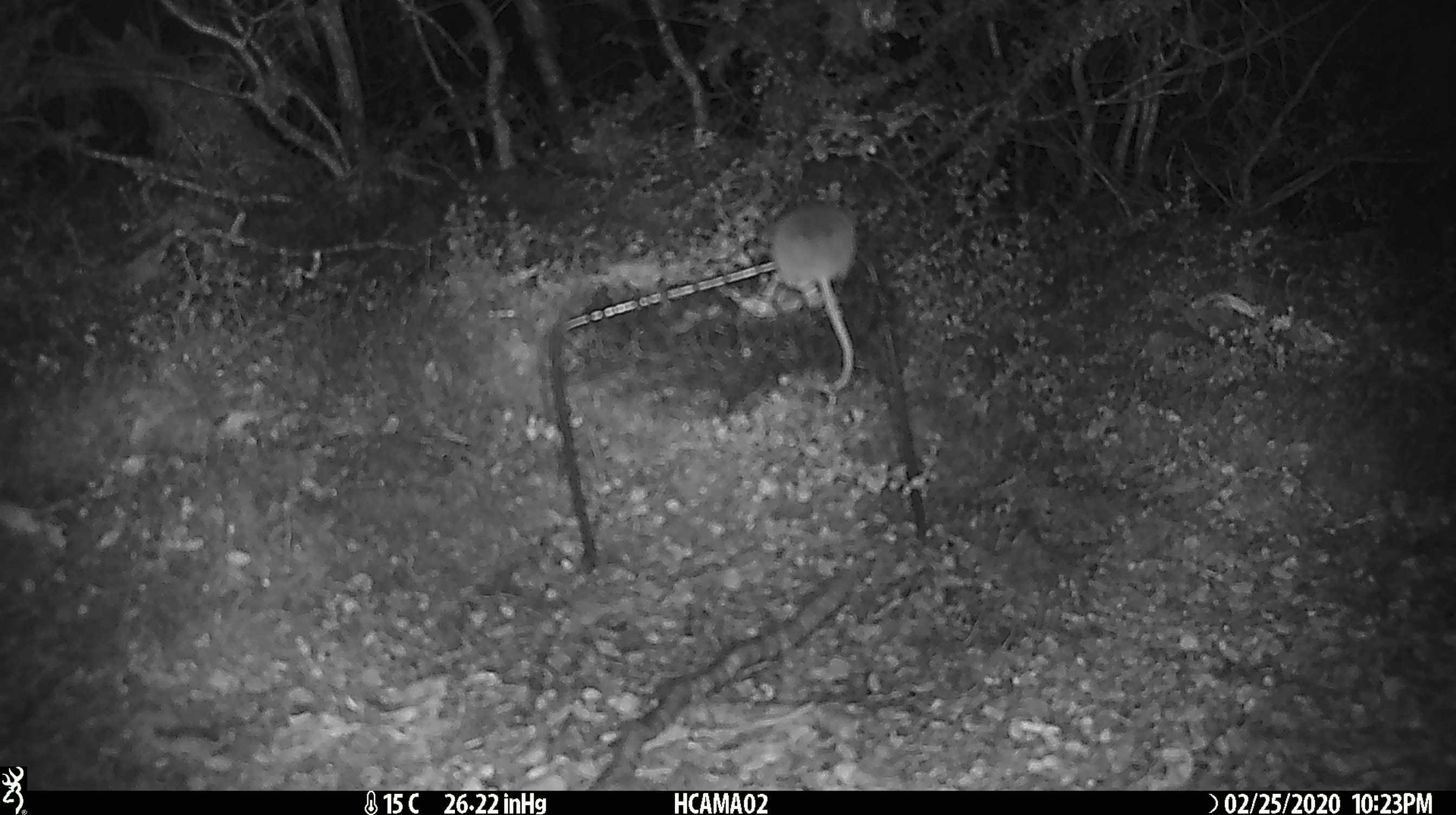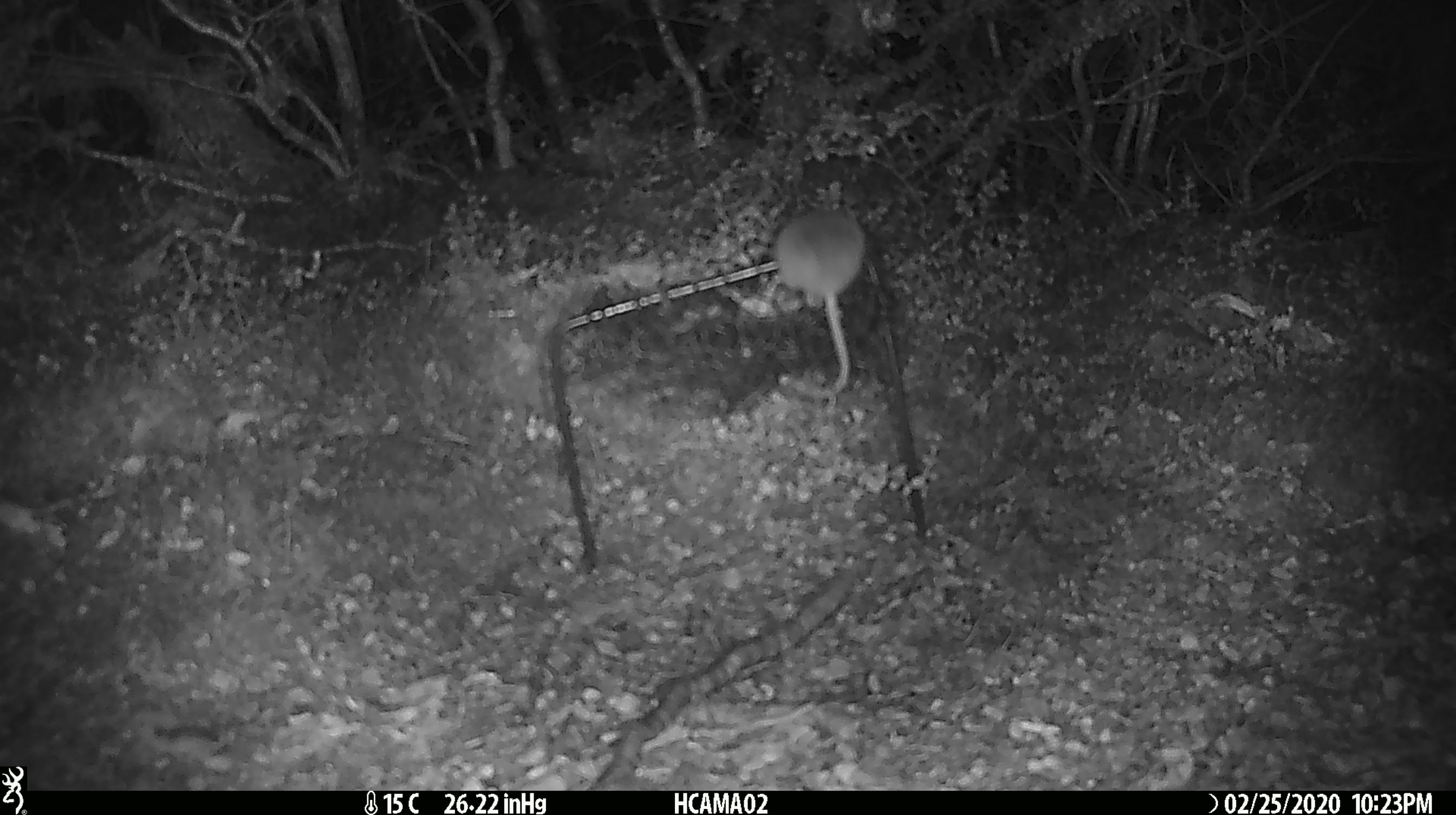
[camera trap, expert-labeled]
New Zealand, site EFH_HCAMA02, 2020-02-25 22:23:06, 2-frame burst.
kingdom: Animalia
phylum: Chordata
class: Mammalia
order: Rodentia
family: Muridae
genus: Mus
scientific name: Mus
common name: mouse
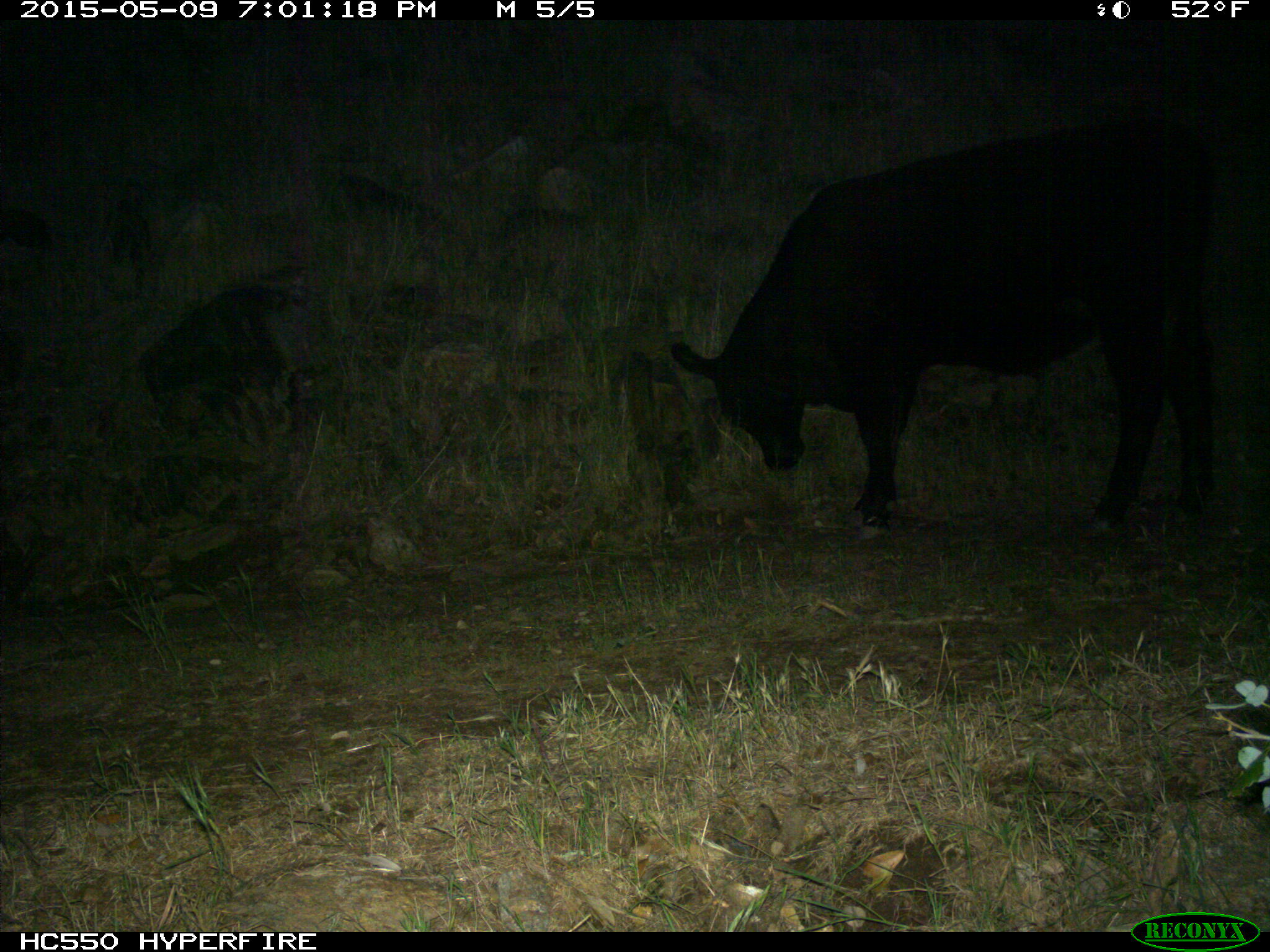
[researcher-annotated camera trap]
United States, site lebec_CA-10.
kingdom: Animalia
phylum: Chordata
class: Mammalia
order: Artiodactyla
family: Bovidae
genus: Bos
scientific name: Bos taurus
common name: domestic cow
Bos taurus (domestic cow).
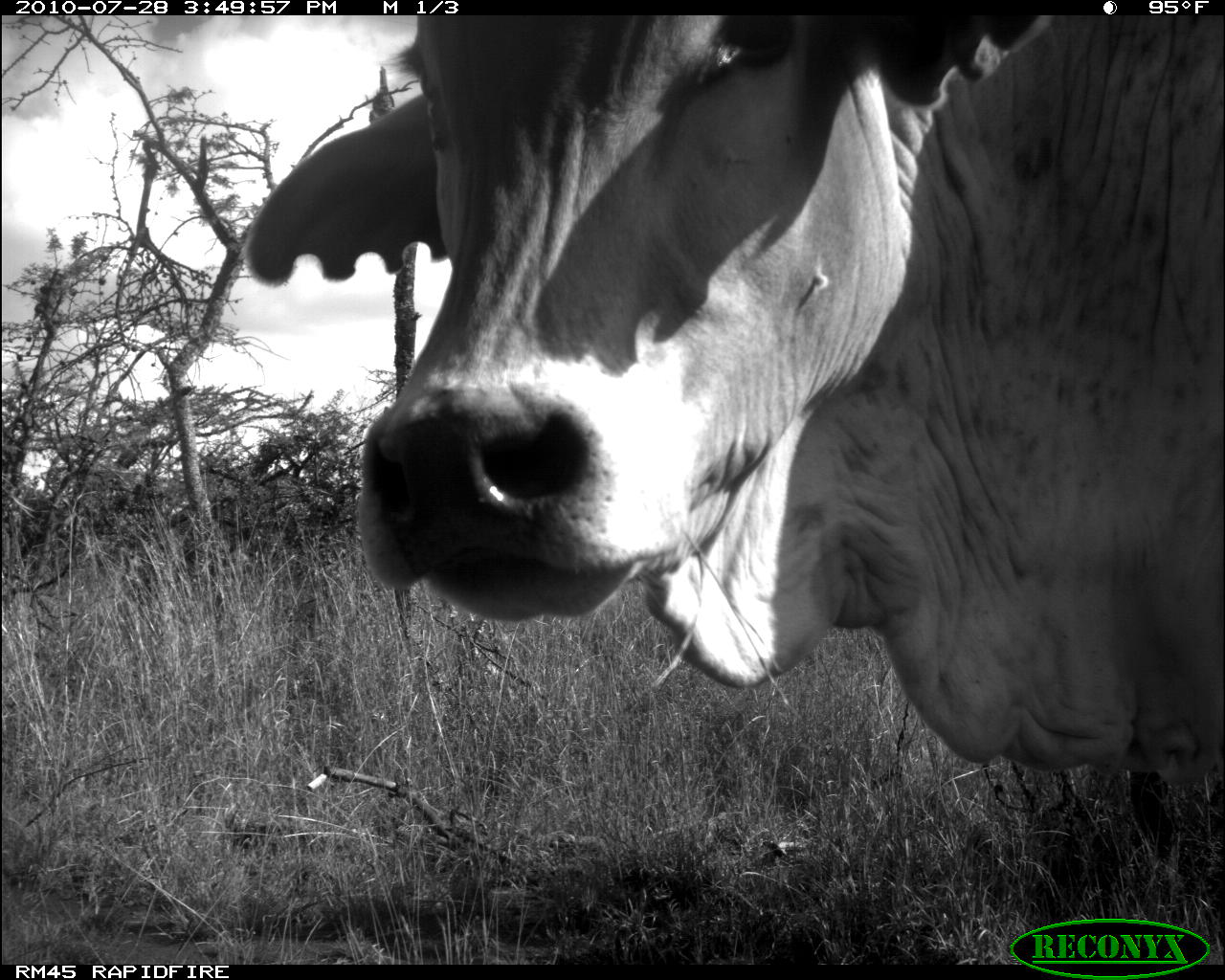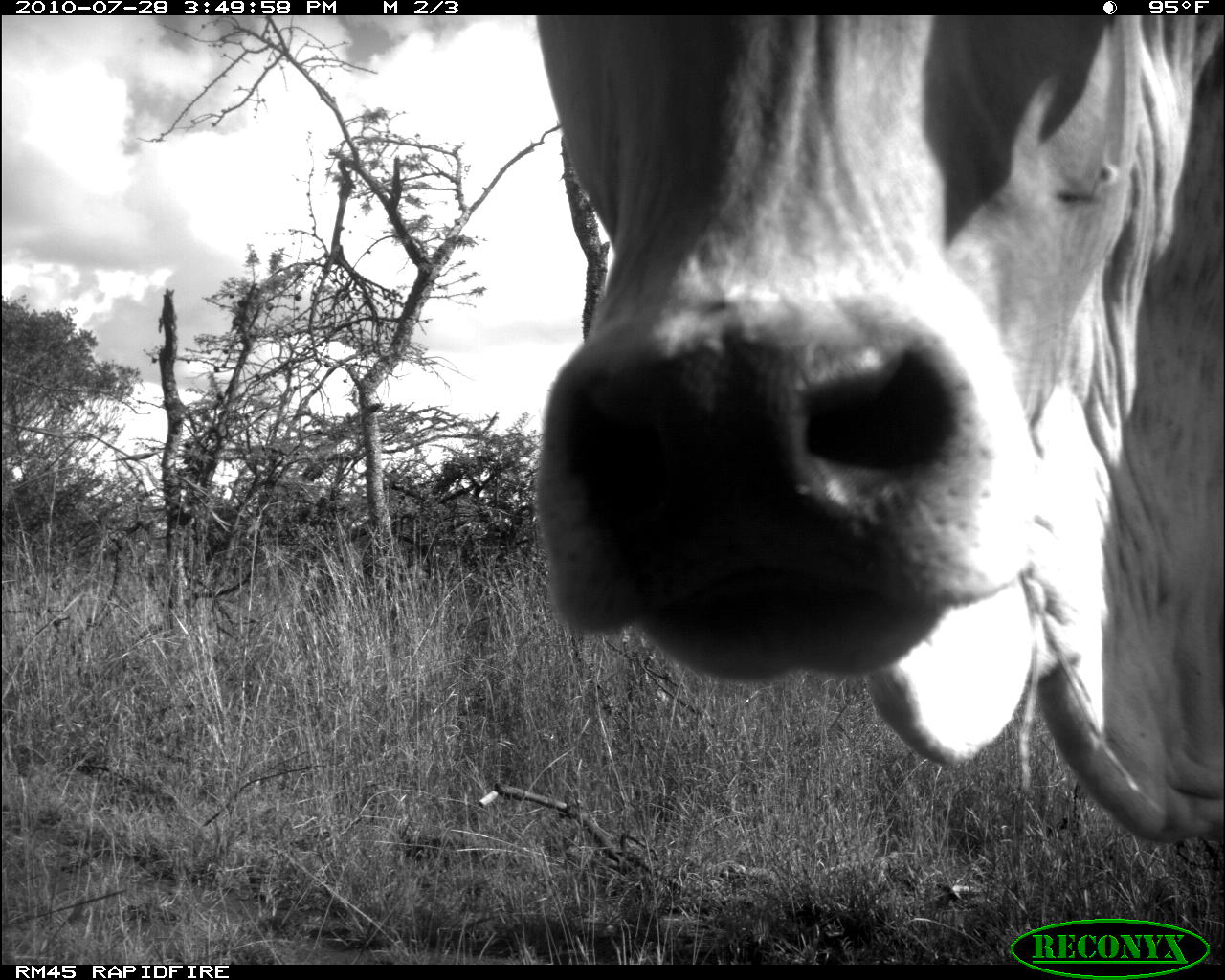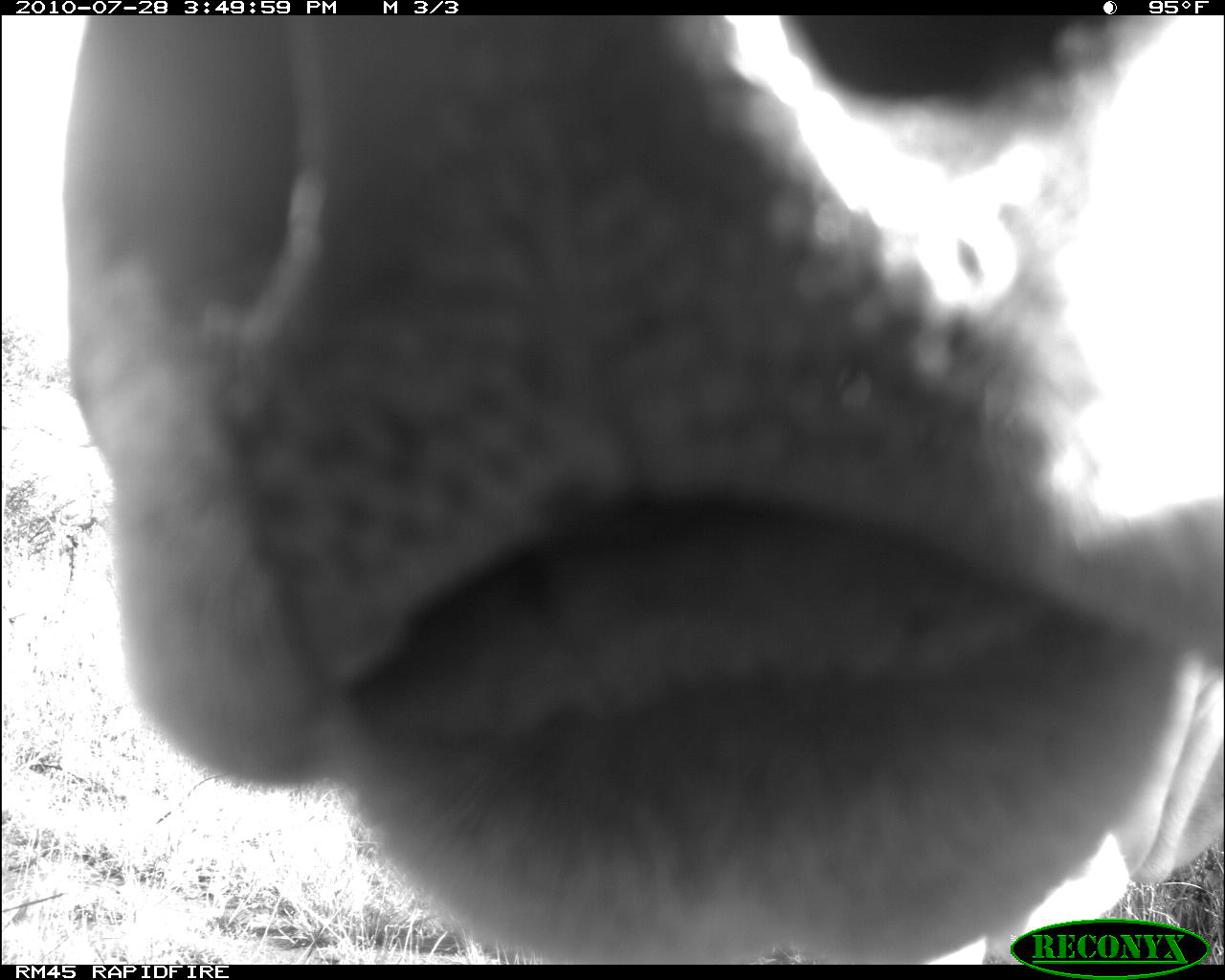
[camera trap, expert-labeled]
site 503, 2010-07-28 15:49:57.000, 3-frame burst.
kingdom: Animalia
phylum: Chordata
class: Mammalia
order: Artiodactyla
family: Bovidae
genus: Bos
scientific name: Bos taurus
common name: domestic cattle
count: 1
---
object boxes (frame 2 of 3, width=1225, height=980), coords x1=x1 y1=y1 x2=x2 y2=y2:
bos taurus: x1=532 y1=15 x2=1225 y2=848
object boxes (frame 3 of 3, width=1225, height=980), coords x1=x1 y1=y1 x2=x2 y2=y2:
bos taurus: x1=64 y1=15 x2=1224 y2=965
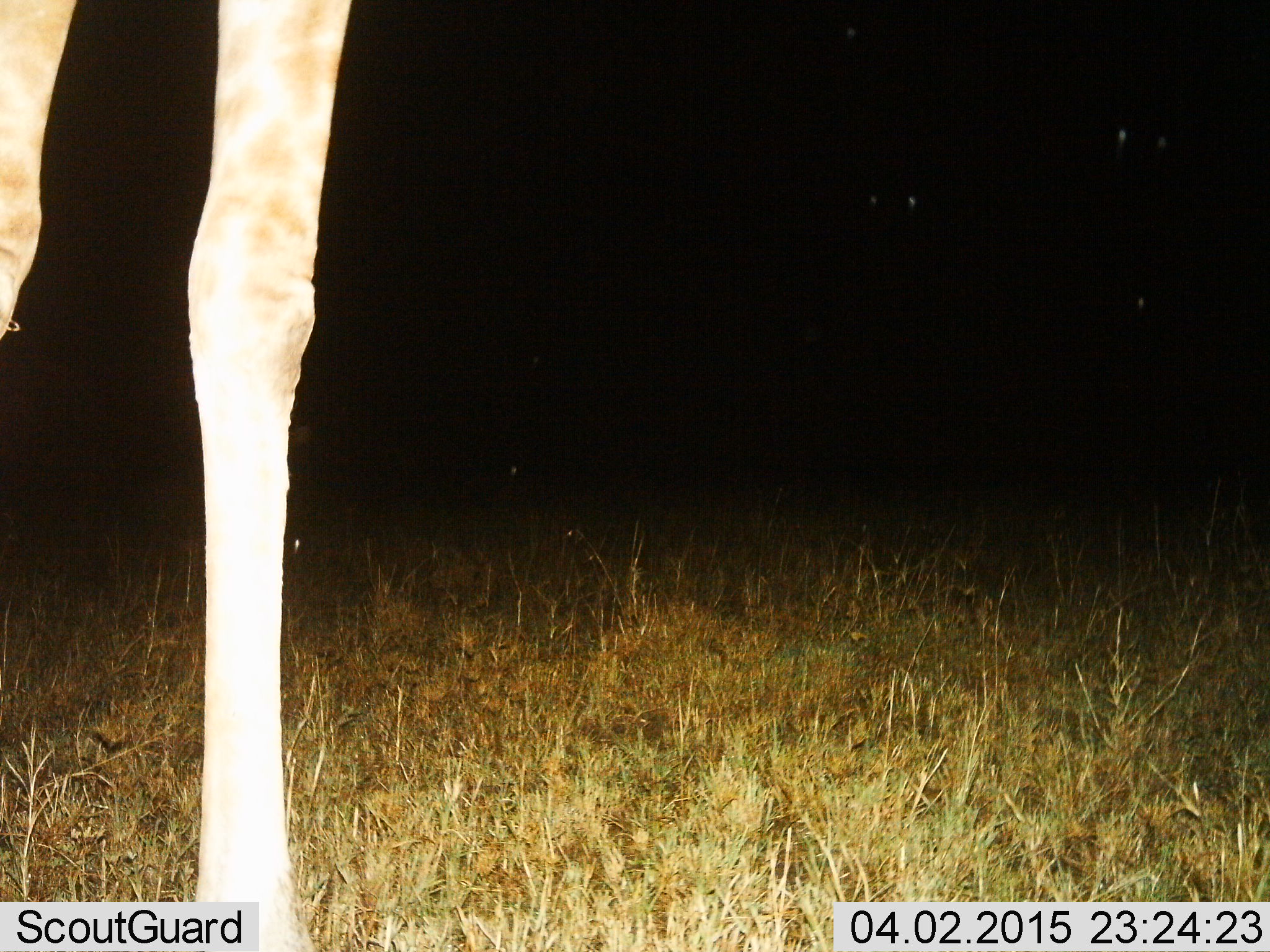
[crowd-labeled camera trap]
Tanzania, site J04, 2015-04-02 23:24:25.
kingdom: Animalia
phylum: Chordata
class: Mammalia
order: Artiodactyla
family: Giraffidae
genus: Giraffa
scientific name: Giraffa camelopardalis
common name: giraffe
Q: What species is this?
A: Giraffe (Giraffa camelopardalis).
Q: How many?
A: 1.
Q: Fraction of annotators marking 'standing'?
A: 90%.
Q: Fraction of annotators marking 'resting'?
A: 0%.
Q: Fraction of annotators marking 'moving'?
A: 10%.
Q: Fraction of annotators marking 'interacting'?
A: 0%.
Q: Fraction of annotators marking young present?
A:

============================================================

> TASK TO COMPLETE
Check each line of the data above for the string "site", and copy the ones that have it.

> RESPONSE TO THE TASK
New Zealand, site EFH_HCAMA02, 2020-02-25 22:23:06, 2-frame burst.
United States, site lebec_CA-10.
site 503, 2010-07-28 15:49:57.000, 3-frame burst.
Tanzania, site J04, 2015-04-02 23:24:25.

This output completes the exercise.